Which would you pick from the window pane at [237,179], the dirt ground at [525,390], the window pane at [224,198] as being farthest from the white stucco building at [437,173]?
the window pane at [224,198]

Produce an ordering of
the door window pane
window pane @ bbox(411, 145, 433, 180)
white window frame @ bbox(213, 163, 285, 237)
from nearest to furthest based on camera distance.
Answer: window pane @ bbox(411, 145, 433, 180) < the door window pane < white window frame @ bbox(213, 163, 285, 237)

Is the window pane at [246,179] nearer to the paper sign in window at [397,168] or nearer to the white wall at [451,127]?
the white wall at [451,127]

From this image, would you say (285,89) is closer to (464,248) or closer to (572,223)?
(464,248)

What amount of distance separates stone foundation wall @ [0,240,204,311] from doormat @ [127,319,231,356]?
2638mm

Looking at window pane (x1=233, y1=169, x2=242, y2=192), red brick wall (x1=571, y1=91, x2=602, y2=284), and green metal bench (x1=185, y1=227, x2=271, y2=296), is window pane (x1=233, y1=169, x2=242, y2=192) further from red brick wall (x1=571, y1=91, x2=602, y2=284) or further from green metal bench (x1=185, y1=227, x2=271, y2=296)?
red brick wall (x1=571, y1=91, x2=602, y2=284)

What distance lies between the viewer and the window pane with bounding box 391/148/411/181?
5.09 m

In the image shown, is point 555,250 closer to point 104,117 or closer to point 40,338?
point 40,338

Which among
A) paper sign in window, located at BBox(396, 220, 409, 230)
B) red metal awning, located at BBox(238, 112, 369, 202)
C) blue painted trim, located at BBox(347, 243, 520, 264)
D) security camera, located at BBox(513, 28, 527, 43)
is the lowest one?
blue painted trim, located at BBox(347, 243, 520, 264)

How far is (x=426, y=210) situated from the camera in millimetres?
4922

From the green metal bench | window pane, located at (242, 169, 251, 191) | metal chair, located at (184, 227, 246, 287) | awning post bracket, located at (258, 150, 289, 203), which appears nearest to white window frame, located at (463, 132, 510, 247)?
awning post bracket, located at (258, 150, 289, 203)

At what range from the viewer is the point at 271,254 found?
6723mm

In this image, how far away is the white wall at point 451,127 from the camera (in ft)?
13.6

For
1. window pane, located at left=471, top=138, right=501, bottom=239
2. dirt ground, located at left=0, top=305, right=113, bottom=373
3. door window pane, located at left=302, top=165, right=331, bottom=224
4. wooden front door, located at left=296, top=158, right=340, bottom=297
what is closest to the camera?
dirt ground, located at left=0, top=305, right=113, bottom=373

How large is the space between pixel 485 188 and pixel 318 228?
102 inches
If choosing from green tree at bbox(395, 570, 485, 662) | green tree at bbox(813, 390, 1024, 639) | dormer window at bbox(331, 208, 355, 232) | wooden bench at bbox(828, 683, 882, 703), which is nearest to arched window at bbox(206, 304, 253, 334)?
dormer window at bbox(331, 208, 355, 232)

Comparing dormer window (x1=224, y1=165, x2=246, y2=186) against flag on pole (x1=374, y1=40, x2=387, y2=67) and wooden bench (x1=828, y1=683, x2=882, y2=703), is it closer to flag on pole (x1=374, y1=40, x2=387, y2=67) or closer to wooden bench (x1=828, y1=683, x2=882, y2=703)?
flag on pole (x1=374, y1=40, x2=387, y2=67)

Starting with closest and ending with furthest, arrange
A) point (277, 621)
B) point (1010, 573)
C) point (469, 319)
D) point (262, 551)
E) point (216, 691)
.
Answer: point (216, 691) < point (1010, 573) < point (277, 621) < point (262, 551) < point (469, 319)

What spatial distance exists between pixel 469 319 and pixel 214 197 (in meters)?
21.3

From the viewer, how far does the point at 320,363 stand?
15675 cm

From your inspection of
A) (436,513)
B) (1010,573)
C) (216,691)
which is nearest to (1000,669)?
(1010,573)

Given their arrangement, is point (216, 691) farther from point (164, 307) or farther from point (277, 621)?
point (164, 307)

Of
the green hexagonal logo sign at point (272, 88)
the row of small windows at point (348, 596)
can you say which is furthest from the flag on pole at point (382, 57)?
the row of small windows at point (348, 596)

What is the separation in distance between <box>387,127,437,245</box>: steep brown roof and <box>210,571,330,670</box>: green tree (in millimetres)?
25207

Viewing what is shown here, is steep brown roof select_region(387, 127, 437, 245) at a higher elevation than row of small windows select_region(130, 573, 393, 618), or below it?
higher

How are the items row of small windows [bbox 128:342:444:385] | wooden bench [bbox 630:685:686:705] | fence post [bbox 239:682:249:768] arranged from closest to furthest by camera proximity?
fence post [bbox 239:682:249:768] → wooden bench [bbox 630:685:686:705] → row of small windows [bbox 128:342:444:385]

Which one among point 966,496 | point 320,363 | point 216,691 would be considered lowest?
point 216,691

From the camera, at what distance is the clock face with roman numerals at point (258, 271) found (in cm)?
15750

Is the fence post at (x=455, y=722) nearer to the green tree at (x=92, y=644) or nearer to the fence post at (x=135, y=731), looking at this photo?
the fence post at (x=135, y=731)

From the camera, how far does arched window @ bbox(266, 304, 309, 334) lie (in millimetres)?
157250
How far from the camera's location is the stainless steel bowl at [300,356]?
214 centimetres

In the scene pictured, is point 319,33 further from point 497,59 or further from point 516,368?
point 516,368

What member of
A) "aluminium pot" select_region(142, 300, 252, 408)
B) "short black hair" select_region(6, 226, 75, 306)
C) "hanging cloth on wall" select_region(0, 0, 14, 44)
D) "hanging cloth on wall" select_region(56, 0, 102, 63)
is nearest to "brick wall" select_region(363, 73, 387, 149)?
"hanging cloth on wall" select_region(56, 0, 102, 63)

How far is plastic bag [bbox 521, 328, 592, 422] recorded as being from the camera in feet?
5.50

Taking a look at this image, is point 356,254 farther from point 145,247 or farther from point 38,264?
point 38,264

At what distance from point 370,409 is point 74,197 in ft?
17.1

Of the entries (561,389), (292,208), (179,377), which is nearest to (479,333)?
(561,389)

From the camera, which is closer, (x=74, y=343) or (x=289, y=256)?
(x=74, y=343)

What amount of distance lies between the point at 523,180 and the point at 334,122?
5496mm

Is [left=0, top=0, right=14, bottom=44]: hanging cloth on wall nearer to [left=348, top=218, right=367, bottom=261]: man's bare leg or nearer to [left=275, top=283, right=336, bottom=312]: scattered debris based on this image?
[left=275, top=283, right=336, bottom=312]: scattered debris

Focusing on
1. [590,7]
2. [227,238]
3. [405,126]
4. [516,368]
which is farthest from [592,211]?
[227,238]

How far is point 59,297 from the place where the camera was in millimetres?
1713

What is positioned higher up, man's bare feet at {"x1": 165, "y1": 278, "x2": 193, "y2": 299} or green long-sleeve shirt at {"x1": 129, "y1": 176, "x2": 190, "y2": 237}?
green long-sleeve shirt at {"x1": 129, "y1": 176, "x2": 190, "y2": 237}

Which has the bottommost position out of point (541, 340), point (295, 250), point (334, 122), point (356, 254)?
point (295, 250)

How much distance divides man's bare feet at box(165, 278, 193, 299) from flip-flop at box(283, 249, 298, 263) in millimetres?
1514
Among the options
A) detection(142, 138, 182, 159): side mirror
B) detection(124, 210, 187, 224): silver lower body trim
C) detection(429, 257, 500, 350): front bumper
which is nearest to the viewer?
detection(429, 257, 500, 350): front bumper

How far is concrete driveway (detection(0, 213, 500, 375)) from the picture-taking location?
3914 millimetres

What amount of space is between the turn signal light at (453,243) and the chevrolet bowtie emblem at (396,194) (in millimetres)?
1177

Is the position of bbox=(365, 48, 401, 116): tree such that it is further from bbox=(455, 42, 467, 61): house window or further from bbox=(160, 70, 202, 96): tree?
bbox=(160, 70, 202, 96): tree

====

● **Written exercise**
Rewrite all of the items above, replacing "green metal bench" with "green park bench" wherever it occurs and leaving everything else unchanged.

● **Complete response**
Which would you pick from the window pane at [237,179], the dirt ground at [525,390], the window pane at [224,198] as being farthest from the white stucco building at [437,173]?
the window pane at [224,198]

Produce an ordering of
the door window pane
window pane @ bbox(411, 145, 433, 180)
white window frame @ bbox(213, 163, 285, 237)
from nearest to furthest based on camera distance.
Answer: window pane @ bbox(411, 145, 433, 180) < the door window pane < white window frame @ bbox(213, 163, 285, 237)

Is the window pane at [246,179] nearer to the paper sign in window at [397,168] or nearer to the white wall at [451,127]?
the white wall at [451,127]

From this image, would you say (285,89) is closer to (464,248) or closer to (572,223)?
(464,248)

What amount of distance separates stone foundation wall @ [0,240,204,311] from doormat @ [127,319,231,356]?
2638mm

Looking at window pane (x1=233, y1=169, x2=242, y2=192), red brick wall (x1=571, y1=91, x2=602, y2=284), and green park bench (x1=185, y1=227, x2=271, y2=296), is window pane (x1=233, y1=169, x2=242, y2=192) further from red brick wall (x1=571, y1=91, x2=602, y2=284) or further from green park bench (x1=185, y1=227, x2=271, y2=296)?
red brick wall (x1=571, y1=91, x2=602, y2=284)

What distance lies between the viewer and the window pane with bounding box 391/148/411/181?
5.09 m

In the image shown, is point 555,250 closer to point 104,117 or closer to point 40,338?
point 40,338

Which among
A) paper sign in window, located at BBox(396, 220, 409, 230)
B) red metal awning, located at BBox(238, 112, 369, 202)
C) blue painted trim, located at BBox(347, 243, 520, 264)
D) security camera, located at BBox(513, 28, 527, 43)
is the lowest one?
blue painted trim, located at BBox(347, 243, 520, 264)

How far is (x=426, y=210) situated from the camera in millimetres?
4922

From the green park bench | window pane, located at (242, 169, 251, 191) | metal chair, located at (184, 227, 246, 287) | awning post bracket, located at (258, 150, 289, 203), which appears nearest to white window frame, located at (463, 132, 510, 247)?
awning post bracket, located at (258, 150, 289, 203)

At what range from the viewer is the point at 271,254 found?
6723mm

In this image, how far away is the white wall at point 451,127 from the camera (in ft)?
13.6

For
1. window pane, located at left=471, top=138, right=501, bottom=239
2. dirt ground, located at left=0, top=305, right=113, bottom=373
3. door window pane, located at left=302, top=165, right=331, bottom=224
4. wooden front door, located at left=296, top=158, right=340, bottom=297
what is closest to the camera?
dirt ground, located at left=0, top=305, right=113, bottom=373

How large is the space between pixel 485 188 and pixel 318 228?
102 inches
If choosing from green tree at bbox(395, 570, 485, 662) | green tree at bbox(813, 390, 1024, 639) | dormer window at bbox(331, 208, 355, 232) | wooden bench at bbox(828, 683, 882, 703), which is nearest to arched window at bbox(206, 304, 253, 334)?
dormer window at bbox(331, 208, 355, 232)

Comparing dormer window (x1=224, y1=165, x2=246, y2=186) against flag on pole (x1=374, y1=40, x2=387, y2=67) and wooden bench (x1=828, y1=683, x2=882, y2=703), is it closer to flag on pole (x1=374, y1=40, x2=387, y2=67) or closer to wooden bench (x1=828, y1=683, x2=882, y2=703)?
flag on pole (x1=374, y1=40, x2=387, y2=67)

Starting with closest and ending with furthest, arrange
A) point (277, 621)
B) point (1010, 573)
C) point (469, 319)
D) point (262, 551)
E) point (216, 691)
.
Answer: point (216, 691) < point (1010, 573) < point (277, 621) < point (262, 551) < point (469, 319)

What spatial distance exists between pixel 469 319 and pixel 214 197 (in meters)?
21.3

From the viewer, how far does the point at 320,363 stand?
15675 cm

From your inspection of
A) (436,513)
B) (1010,573)
C) (216,691)
which is nearest to (1000,669)?
(1010,573)

Given their arrangement, is point (216, 691) farther from point (164, 307) or farther from point (277, 621)?
point (164, 307)

Of
the green hexagonal logo sign at point (272, 88)
the row of small windows at point (348, 596)
can you say which is furthest from the flag on pole at point (382, 57)?
the row of small windows at point (348, 596)

What is the separation in distance between <box>387,127,437,245</box>: steep brown roof and <box>210,571,330,670</box>: green tree (in millimetres)?
25207

Viewing what is shown here, is steep brown roof select_region(387, 127, 437, 245) at a higher elevation than row of small windows select_region(130, 573, 393, 618), or below it?
higher

How are the items row of small windows [bbox 128:342:444:385] | wooden bench [bbox 630:685:686:705] | fence post [bbox 239:682:249:768] arranged from closest to furthest by camera proximity?
fence post [bbox 239:682:249:768] → wooden bench [bbox 630:685:686:705] → row of small windows [bbox 128:342:444:385]

Which one among point 966,496 | point 320,363 | point 216,691 would be considered lowest?
point 216,691

From the camera, at what distance is the clock face with roman numerals at point (258, 271) found (in cm)?
15750

Is the fence post at (x=455, y=722) nearer to the green tree at (x=92, y=644) or nearer to the fence post at (x=135, y=731), looking at this photo?
the fence post at (x=135, y=731)

From the camera, how far does arched window @ bbox(266, 304, 309, 334) lie (in millimetres)?
157250
How far from the camera's location is the stainless steel bowl at [300,356]?
214 centimetres

In the scene pictured, is point 319,33 further from point 497,59 or further from point 516,368?
point 516,368

What member of
A) "aluminium pot" select_region(142, 300, 252, 408)
B) "short black hair" select_region(6, 226, 75, 306)
C) "hanging cloth on wall" select_region(0, 0, 14, 44)
D) "hanging cloth on wall" select_region(56, 0, 102, 63)
is nearest to "brick wall" select_region(363, 73, 387, 149)?
"hanging cloth on wall" select_region(56, 0, 102, 63)

How far is plastic bag [bbox 521, 328, 592, 422] recorded as being from the camera in feet?
5.50

Taking a look at this image, is point 356,254 farther from point 145,247 or farther from point 38,264?
point 38,264

At what distance from point 370,409 is point 74,197 in ft?
17.1

Of the entries (561,389), (292,208), (179,377), which is nearest to (479,333)?
(561,389)

From the camera, which is closer, (x=74, y=343) or (x=289, y=256)?
(x=74, y=343)

What amount of distance lies between the point at 523,180 and the point at 334,122?
5496mm

Is [left=0, top=0, right=14, bottom=44]: hanging cloth on wall nearer to [left=348, top=218, right=367, bottom=261]: man's bare leg or nearer to [left=275, top=283, right=336, bottom=312]: scattered debris based on this image?
[left=275, top=283, right=336, bottom=312]: scattered debris

Focusing on
1. [590,7]
2. [227,238]
3. [405,126]
4. [516,368]
which is farthest from [592,211]?
[227,238]

How far is point 59,297 from the place where the camera was in millimetres?
1713

What is positioned higher up, man's bare feet at {"x1": 165, "y1": 278, "x2": 193, "y2": 299} or green long-sleeve shirt at {"x1": 129, "y1": 176, "x2": 190, "y2": 237}?
green long-sleeve shirt at {"x1": 129, "y1": 176, "x2": 190, "y2": 237}

Which has the bottommost position out of point (541, 340), point (295, 250), point (334, 122), point (356, 254)?
point (295, 250)

How much distance divides man's bare feet at box(165, 278, 193, 299) from flip-flop at box(283, 249, 298, 263) in millimetres?
1514
Among the options
A) detection(142, 138, 182, 159): side mirror
B) detection(124, 210, 187, 224): silver lower body trim
C) detection(429, 257, 500, 350): front bumper
which is nearest to the viewer?
detection(429, 257, 500, 350): front bumper

How far is concrete driveway (detection(0, 213, 500, 375)) from the picture-taking location?
3914 millimetres

What amount of space is between the turn signal light at (453,243) and the chevrolet bowtie emblem at (396,194) (in millimetres)?
1177

Is the position of bbox=(365, 48, 401, 116): tree such that it is further from bbox=(455, 42, 467, 61): house window or further from bbox=(160, 70, 202, 96): tree?
bbox=(160, 70, 202, 96): tree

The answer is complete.